Bob Bakish, the CEO of ViacomCBS, recently announced that Paramount+, the company’s streaming service, is planning to raise its prices once again. This decision comes as no surprise, considering the rapid growth and success of the platform. In a world where streaming services have become increasingly popular, it is essential for companies like Paramount+ to adapt and evolve.
Bakish’s statement reflects a strategic move aimed at maximizing profits and sustaining the platform’s growth. By raising prices, Paramount+ can invest in more original content and enhance user experience. This approach aligns with basic economic principles: as demand for a product or service increases, so does its value.
“Our plan is to raise prices again — this isn’t our only price increase,” Bakish said Wednesday at the Goldman Sachs Communacopia + Technology Conference in San Francisco. “Whether we do that in ’25 or ’24, we’ll see.”
The company revealed in May that the monthly price of its premium tier would go up from $9.99 to $11.99.
Bakish detailed that the move did not bring down subscriber growth. He added, “That proves that we have pricing power in the marketplace, given the content we’re bringing to bear on the platform,” noting that he believes “there’s a lot of room to run there.”

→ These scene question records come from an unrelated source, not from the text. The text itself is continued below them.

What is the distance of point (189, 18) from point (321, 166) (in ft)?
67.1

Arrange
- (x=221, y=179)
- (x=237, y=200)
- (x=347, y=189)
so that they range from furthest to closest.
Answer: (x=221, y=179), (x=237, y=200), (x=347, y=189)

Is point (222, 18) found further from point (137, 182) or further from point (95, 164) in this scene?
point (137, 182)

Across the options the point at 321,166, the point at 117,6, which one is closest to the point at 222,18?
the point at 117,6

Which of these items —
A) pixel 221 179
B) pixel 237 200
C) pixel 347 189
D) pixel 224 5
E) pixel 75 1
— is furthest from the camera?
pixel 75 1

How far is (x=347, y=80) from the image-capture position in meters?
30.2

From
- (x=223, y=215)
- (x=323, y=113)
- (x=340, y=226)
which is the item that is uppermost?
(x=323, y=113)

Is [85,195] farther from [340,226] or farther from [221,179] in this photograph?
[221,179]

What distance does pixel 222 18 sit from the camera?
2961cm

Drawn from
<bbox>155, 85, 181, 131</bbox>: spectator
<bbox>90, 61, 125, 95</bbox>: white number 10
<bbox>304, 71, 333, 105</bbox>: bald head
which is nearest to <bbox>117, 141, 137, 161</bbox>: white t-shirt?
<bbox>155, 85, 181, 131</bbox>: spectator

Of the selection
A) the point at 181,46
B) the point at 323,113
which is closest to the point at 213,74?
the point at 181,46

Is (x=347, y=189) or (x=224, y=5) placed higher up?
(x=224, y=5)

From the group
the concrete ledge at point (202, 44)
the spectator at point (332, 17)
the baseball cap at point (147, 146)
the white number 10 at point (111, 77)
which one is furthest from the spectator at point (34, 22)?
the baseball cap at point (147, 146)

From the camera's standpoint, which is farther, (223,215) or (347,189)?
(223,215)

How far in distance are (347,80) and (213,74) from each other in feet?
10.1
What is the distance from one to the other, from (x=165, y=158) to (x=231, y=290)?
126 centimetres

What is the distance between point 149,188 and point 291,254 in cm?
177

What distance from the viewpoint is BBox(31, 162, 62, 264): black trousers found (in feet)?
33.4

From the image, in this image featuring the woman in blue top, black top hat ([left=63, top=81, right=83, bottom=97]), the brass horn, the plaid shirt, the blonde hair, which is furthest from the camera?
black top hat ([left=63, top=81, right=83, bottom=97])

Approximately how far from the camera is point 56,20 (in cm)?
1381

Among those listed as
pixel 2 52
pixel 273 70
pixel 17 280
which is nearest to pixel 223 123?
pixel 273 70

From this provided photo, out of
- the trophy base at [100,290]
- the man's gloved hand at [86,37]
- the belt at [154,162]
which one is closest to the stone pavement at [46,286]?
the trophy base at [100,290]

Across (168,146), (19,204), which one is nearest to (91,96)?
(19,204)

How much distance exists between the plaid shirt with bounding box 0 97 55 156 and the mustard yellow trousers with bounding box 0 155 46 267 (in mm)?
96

This decision may not be met with open arms by all subscribers. Some users might argue that they are already paying a substantial amount for multiple streaming services and cannot afford another price hike. It is crucial for companies like Paramount+ to strike a delicate balance between profitability and customer satisfaction.
Bob Bakish’s announcement highlights the competitive nature of the streaming industry. As more players enter the market, companies must continuously innovate to stay ahead. Raising prices may be an inevitable step towards securing long-term success in an ever-evolving landscape.
Bakish called Paramount+ with Showtime the “definitive multiplatform product,” allowing consumers to access its offerings in a multitude of ways. He stressed, “We see it as a natural evolution of the business to work with key distributor partners to offer channel in both [streaming and cable]. We’re indifferent to how subscribers get it. I bet you we grow our linear share versus competitors because of that.”
Bob Bakish’s plan to raise prices on Paramount+ reflects a strategic move aimed at sustaining growth in an increasingly competitive market. While this decision may face some resistance from subscribers who are already burdened by multiple streaming subscriptions, it ultimately serves to enhance user experience and invest in quality content. As technology continues to advance and consumer preferences shift, it is imperative for companies like Paramount+ to adapt their pricing strategies accordingly.